Poren an der Stammbasis der Schwarzerle ermöglichen ihr die Aufnahme von Sauerstoff, auch wenn die Wurzeln überstaut sind. 
Aber die Schwarzerle kann noch mit weiteren Besonderheiten aufwarten. Bäume benötigen den Nährstoff Stickstoff zum Überleben. Normalerweise ziehen sie ihn aus dem Boden. Die Schwarzerle arbeitet für ihre Stickstoffversorgung mit Bakterien zusammen, die in Knöllchen an den Erlenwurzeln leben. Die Erle versorgt die Bakterien mit Zuckerlösung aus der Photosynthese, und die Bakterien versorgen den Baum mit Stickstoff, den sie direkt aus der Luft binden. Die Schwarzerle kann also auch dort gut wachsen, wo der Boden nicht ausreichend mit Stickstoff versorgt ist. 

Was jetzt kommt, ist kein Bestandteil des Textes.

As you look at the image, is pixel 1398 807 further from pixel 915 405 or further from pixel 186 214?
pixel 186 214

Auch die Blätter der Schwarzerle sind erwähnenswert! Sie sind regelrechte Photosynthesefabriken mit einem entsprechend hohen Lichtbedarf. Der hohe Stoffumsatz ermöglicht ein rasches Wachstum der Erlen im Jugendalter. Und – auch das ist auffällig: Erlen werfen ihre Blätter grün ab. Alle anderen laubabwerfenden Bäume ziehen die Nährstoffe vor dem Blattfall aus den Blättern, was dann die bunte Herbstfärbung bewirkt. Die Schwarzerle ist hingegen so gut mit Stickstoff versorgt, dass sie solche Sparmaßnahmen nicht nötig hat. Ihre stickstoffreiche Laubstreu wird rasch zersetzt und ist ein wichtiger Nährstofflieferant für die Tiere in den Gewässern.